Additionally for question a):
4) description of a range of speech parameters derived from specified tasks, including
connected speech: data confined to one parameter such as articulation or
phonation, or obtained from a single task, such as vowel prolongation or rapid
syllable repetition provides a narrow focus without necessarily identifying the
dimensions most commonly associated with stroke;
9
5) data from a minimum of 10 stroke participants, as the representativeness of single
case and small group descriptions cannot be determined. No lower limit as to the
number of participants was set for question b) because of the small amount of
outcome research.
Where more than one publication reported on the same participant group or a subset
thereof, the publication with the most complete and comprehensive data was used. From
the MEDLINE search, six discrete studies met the criteria for question a) and six for question
b). Applying the same inclusion criteria and timeframe, Ingentaconnect, PsycINFO, LLBA and
ANCDS databases were examined with a view to sourcing any additional publications not
indexed in MEDLINE. Additional search terms of vascular, CVA, infarction, intervention,
speech, treatment and rehabilitation were applied. Reference lists for all qualifying material
were also scanned and electronic and hand searches were undertaken of relevant
communication disorders journals which may not be fully referenced in the databases
through the time period. Beyond the material sourced from MEDLINE these further searches
provided one additional source for question a) and one for question b), thus totalling seven
sources for questions a) and seven for b). Suitable to the heterogeneous nature of the
available data, the findings are presented in the form of a narrative review, with associated
discussion of key issues arising from the data. Such overviews of the literature are defined
as “comprehensive narrative syntheses of previously published information” (Green,
Johnson & Adams, 2006, p. 103).
10
Search results 1
Question a): Dysarthria presentation in stroke populations
Investigations of the features of dysarthria in large stroke populations are few and
methodologically diverse, as regards dysarthria severity, lesions locations and extents, and
the point after stroke at which speech assessment was carried out. For the seven discrete
studies involving at least 10 participants with dysarthria which were identified, table 1 gives
the participant details and table 2 a synthesis of the main dysarthria presenting features.

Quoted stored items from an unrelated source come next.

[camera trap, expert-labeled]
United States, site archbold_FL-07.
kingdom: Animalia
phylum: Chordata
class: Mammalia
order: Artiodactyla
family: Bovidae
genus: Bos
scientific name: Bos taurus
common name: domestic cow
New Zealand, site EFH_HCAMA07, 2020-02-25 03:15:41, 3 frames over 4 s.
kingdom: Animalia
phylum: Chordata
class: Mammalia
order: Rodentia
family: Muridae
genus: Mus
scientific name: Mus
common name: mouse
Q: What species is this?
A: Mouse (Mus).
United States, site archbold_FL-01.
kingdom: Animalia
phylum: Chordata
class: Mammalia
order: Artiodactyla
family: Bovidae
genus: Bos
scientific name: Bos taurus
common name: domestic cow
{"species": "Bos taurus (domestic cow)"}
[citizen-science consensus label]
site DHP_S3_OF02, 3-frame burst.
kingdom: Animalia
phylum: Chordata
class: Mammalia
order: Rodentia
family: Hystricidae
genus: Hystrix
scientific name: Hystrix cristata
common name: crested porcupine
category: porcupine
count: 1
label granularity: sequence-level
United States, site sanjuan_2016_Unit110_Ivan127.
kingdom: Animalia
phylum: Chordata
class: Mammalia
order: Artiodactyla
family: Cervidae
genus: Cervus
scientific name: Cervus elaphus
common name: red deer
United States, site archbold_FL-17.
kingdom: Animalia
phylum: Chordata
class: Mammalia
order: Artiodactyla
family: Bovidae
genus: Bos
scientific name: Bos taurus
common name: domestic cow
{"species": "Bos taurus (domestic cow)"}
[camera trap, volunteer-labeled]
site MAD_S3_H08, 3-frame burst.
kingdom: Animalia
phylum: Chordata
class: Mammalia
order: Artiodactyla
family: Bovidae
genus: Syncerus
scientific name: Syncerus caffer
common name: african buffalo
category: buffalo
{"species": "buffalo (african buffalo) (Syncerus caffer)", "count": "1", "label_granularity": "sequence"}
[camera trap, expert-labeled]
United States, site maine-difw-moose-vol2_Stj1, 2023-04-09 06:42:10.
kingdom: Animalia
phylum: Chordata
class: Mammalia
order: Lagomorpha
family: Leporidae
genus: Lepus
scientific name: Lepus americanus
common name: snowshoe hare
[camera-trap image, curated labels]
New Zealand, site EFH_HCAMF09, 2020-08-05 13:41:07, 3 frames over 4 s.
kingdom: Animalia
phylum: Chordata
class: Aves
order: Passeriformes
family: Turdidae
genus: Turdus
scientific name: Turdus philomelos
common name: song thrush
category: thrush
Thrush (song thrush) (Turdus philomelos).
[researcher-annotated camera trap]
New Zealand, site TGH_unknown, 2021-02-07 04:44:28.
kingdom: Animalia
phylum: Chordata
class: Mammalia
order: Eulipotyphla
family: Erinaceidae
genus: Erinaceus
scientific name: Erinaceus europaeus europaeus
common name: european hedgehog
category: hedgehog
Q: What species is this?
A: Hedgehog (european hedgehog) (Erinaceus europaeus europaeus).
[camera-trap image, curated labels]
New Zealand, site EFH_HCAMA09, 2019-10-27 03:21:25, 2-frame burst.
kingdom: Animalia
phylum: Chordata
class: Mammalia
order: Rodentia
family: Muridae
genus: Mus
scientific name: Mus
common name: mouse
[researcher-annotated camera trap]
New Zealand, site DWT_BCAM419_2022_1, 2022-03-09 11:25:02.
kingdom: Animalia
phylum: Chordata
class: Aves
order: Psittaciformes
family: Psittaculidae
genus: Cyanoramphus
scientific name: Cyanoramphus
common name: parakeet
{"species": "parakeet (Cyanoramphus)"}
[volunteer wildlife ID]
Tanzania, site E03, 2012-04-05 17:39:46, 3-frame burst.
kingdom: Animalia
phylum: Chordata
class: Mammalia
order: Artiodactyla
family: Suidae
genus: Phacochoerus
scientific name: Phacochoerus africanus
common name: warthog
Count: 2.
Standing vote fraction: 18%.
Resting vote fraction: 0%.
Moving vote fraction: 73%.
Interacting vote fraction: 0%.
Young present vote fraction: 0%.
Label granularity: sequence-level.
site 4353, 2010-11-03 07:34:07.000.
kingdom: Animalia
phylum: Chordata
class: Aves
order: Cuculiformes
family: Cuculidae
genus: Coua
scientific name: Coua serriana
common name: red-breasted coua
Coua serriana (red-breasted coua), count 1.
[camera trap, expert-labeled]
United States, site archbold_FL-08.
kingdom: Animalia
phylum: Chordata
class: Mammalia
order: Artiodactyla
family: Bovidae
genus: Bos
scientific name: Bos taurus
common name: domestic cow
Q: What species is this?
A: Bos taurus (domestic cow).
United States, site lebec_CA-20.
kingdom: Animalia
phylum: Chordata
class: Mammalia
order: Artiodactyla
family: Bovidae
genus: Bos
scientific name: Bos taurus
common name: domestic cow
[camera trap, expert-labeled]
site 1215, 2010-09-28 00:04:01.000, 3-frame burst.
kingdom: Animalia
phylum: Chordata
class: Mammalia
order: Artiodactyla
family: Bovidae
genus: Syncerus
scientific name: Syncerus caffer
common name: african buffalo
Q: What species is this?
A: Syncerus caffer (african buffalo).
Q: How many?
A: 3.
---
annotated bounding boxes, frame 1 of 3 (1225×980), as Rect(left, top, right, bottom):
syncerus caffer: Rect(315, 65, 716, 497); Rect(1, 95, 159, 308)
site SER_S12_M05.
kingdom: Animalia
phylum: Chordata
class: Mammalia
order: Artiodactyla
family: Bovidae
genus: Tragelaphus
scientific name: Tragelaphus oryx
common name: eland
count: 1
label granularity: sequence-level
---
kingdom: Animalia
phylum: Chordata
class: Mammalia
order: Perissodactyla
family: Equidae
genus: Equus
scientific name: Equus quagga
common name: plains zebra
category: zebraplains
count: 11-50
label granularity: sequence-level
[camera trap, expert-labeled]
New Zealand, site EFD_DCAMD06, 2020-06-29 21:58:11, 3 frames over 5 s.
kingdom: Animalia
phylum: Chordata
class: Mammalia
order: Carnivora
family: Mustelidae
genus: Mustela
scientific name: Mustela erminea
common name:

Participant numbers ranged from 10 to 101. In some early studies diagnosis of stroke did
not include neuroimaging. Some studies included participants with varied lesion locations
and others were restricted to one site, usually upper motor neurone, or cerebellar. Lesions
were exclusively unilateral or bilateral in some studies and in other populations both
unilateral and bilateral lesions were included. The professional background of the speech
assessor is not given in Ropper (1987) and Kumral et al. (2007), but in the latter the detail of
measures suggests relevant expertise. In all other studies speech assessment was conducted
by experienced SLPs. Time post stroke at which speech assessment took place was highly
variable across studies and in some instances within studies. Only two studies (Chenery,
Murdoch & Ingram, 1992; Thompson & Murdoch, 1995) included control groups. Where
dysarthria severity was noted, this was most commonly mild-moderate. An exception is
Ropper’s (1987) right stroke population in whom dysarthria was so severe that much
repetition was required for speech to be understood.
table 1 about here
11
Dysarthria feature descriptions are mainly based on auditory-perceptual ratings of
connected speech samples, sometimes supplemented by additional tasks. In several studies
a modified neurophonetic test battery (Zeigler, Hartmann, Hoole & Cramon, 1990) was
used, including auditory-perceptual ratings of connected speech, syllable, word and
sentence repetitions, sustained vowels and fricatives. Comparison of findings across studies
is hindered by variations in terminology and descriptive frameworks, the severity threshold
applied, and whether control group data were used. In some instances it was not clear
whether dimensions were not evaluated or were evaluated but not impaired in the
population. However some broad conclusions can be drawn as to the commonly occurring
features of dysarthria in stroke:

Imprecision of articulation, involving consonants, less commonly vowels, and
perhaps affecting intelligibility;

Slowed speaking rate;

Monotony of speech, characterised by features such as limited variation in loudness,
and less commonly in pitch or stress pattern;

Voice disturbance, especially harshness, sometimes described as strained-strangled.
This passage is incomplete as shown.